In mid-February 2008 empolis provided CES, a Polish think-tank for Eastern analyses, with unique knowledge-based search tool that allows for intelligent access to around 4 million documents. The basis for the solution was the empolis:Information Access Suite (e:IAS).
The main design goal of the implemented solution was to let analysts retrieve necessary information from a multimillion, multi-language document base within seconds. The system was supposed to provide access to different data sources in a coherent manner and employ innovative language and knowledge tools in data processing.

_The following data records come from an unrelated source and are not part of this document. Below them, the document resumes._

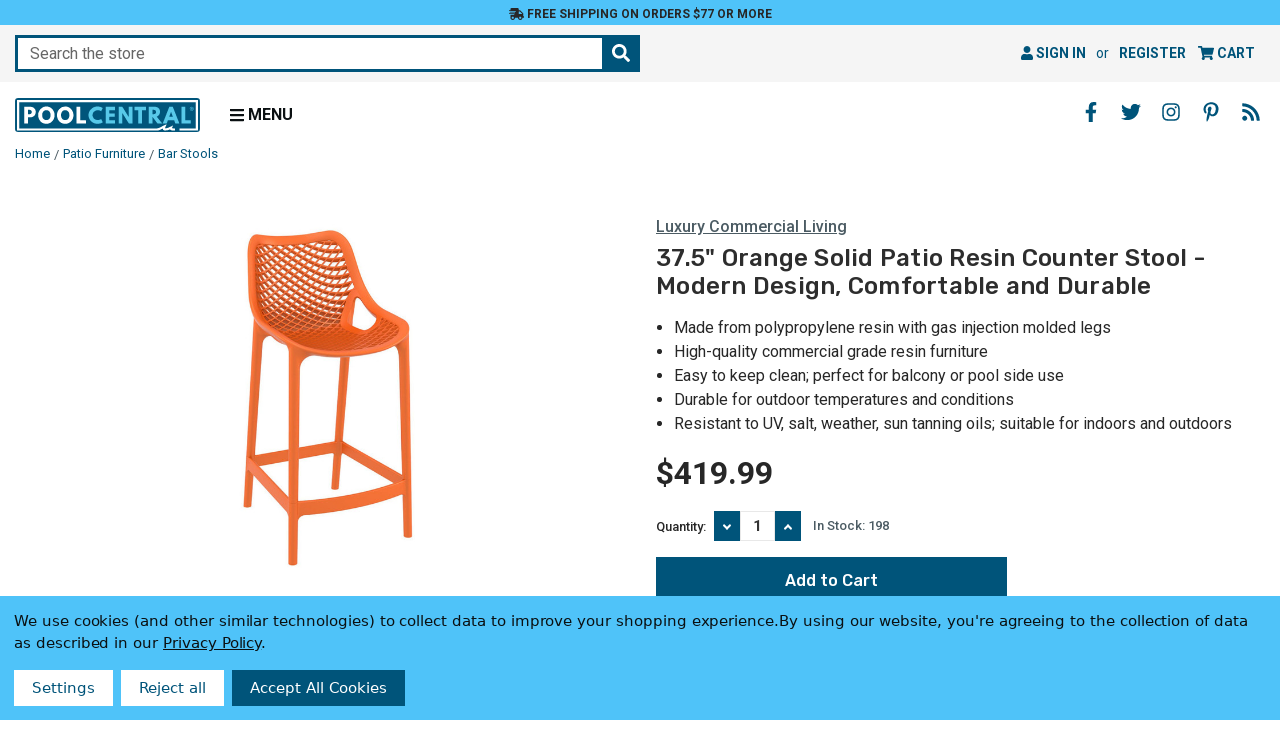

--- FILE ---
content_type: application/javascript; charset=UTF-8
request_url: https://cdn11.bigcommerce.com/s-gc5x6/stencil/89e09c10-0da3-013e-60c2-1e5fa2b9027e/e/1392d490-3fcb-013e-c832-72f0effbcd59/dist/theme-bundle.chunk.1.js
body_size: 1154
content:
(window.webpackJsonp=window.webpackJsonp||[]).push([[1],{323:function(t,e,i){"use strict";i.r(e),function(t){i.d(e,"default",(function(){return l}));var n=i(113),r=i(217),o=i(38),a=i(219),c=i(752),s=i(74),d=i(40);function u(t,e){return(u=Object.setPrototypeOf?Object.setPrototypeOf.bind():function(t,e){return t.__proto__=e,t})(t,e)}var l=function(e){function i(i){var n;return(n=e.call(this,i)||this).url=window.location.href,n.$reviewLink=t('[data-reveal-id="modal-review-form"]'),n.$bulkPricingLink=t('[data-reveal-id="modal-bulk-pricing"]'),n.reviewModal=Object(d.c)("#modal-review-form")[0],n}var n,l;l=e,(n=i).prototype=Object.create(l.prototype),n.prototype.constructor=n,u(n,l);var v=i.prototype;return v.onReady=function(){var e,i=this;t(document).on("close.fndtn.reveal",(function(){-1!==i.url.indexOf("#write_review")&&"function"==typeof window.history.replaceState&&window.history.replaceState(null,document.title,window.location.pathname)})),Object(o.b)(),this.productDetails=new a.a(t(".productView"),this.context,window.BCData.product_attributes),this.productDetails.setProductVariant(),Object(c.a)(),this.bulkPricingHandler();var n=Object(s.c)(".writeReview-form");if(0!==n.length){var d=new r.a({$reviewForm:n});t("body").on("click",'[data-reveal-id="modal-review-form"]',(function(){e=d.registerValidation(i.context),i.ariaDescribeReviewInputs(n)})),n.on("submit",(function(){return!!e&&(e.performCheck(),e.areAll("valid"))})),this.productReviewHandler(),this.wishlistDropdown()}},v.ariaDescribeReviewInputs=function(e){e.find("[data-input]").each((function(e,i){var n=t(i),r=n.attr("name")+"-msg";n.siblings("span").attr("id",r),n.attr("aria-describedby",r)}))},v.productReviewHandler=function(){-1!==this.url.indexOf("#write_review")&&this.$reviewLink.trigger("click")},v.bulkPricingHandler=function(){-1!==this.url.indexOf("#bulk_pricing")&&this.$bulkPricingLink.trigger("click")},v.wishlistDropdown=function(){var t=document.querySelector(".dropdown-menu-button"),e=document.getElementById("wishlist-dropdown");document.body.contains(t)&&t.addEventListener("click",(function(t){e.classList.contains("is-open")?e.setAttribute("tabindex","-1"):(e.setAttribute("tabindex","0"),setTimeout((function(){var t=document.getElementById("wishlist-dropdown").querySelectorAll('a, [href], button, input, textarea, select, details, [tabindex]:not([tabindex="-1"])')[0];console.log(t),t.focus()}),10))})),document.addEventListener("keyup",(function(i){var n=i.key||i.keyCode;"Escape"!==n&&"Esc"!==n&&27!==n||e.classList.contains("is-open")&&(t.classList.remove("is-open"),t.setAttribute("aria-expanded","false"),t.focus(),e.classList.remove("is-open"),e.setAttribute("aria-hidden","true").setAttribute("tabindex","-1"))}))},i}(n.a)}.call(this,i(4))},752:function(t,e,i){"use strict";(function(t){i.d(e,"a",(function(){return r}));var n=function(){function e(t){this.$player=t.find("[data-video-player]"),this.$videos=t.find("[data-video-item]"),this.currentVideo={},this.bindEvents()}var i=e.prototype;return i.selectNewVideo=function(e){e.preventDefault();var i=t(e.currentTarget);this.currentVideo={id:i.data("videoId"),$selectedThumb:i},this.setMainVideo(),this.setActiveThumb()},i.setMainVideo=function(){this.$player.attr("src","//www.youtube.com/embed/"+this.currentVideo.id)},i.setActiveThumb=function(){this.$videos.removeClass("is-active"),this.currentVideo.$selectedThumb.addClass("is-active")},i.bindEvents=function(){this.$videos.on("click",this.selectNewVideo.bind(this))},e}();function r(){t("[data-video-gallery]").each((function(e,i){var r=t(i);r.data("video-gallery")instanceof n||r.data("video-gallery",new n(r))}))}}).call(this,i(4))}}]);
//# sourceMappingURL=theme-bundle.chunk.1.js.map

The resulting system fulfilled all customer requirements - and far more. The system can be accessed from a Web browser, offering personalized portlet GUI and access permissions. Documents can be input manually, as analyses are prepared by CES employees, or automatically, by means of an integrated import from Polish, Russian and Ukrainian sources. Documents are indexed according to the knowledge model, taking into consideration specific document types and additional custom characteristics of data (e.g. multilingual synonyms or transcription/transliteration of Russian names: searching for "Medwedew" will retrieve documents containing "Medvedev"). What is unique, the knowledge model is directly enhanced by changes in document base, e.g. with synonyms contained in newly uploaded biographical entries.
The search process is boosted by numerous language tools, including stemmers for Polish, English, Russian and German. Apart from using free-text queries in "Google-like" syntax, the search can be fine-tuned using metadata forms. Retrieved results can be additionally filtered against related regions, languages, dates and several additional document properties. To allow for viewing documents independently on their original formats, the system integrates automated converter from around 200 popular formats to HTML.
The main benefit of the system was to integrate different sources of information into single repository equipped with advanced processing capabilities. Previously used lists of derived word forms and asterisk-based searches were replaced by precise, multilingual stemming; nonsystematized geographical data are now organized as taxonomy filters. The older search system, implemented in the mid-90s, was completely replaced by the empolis solution.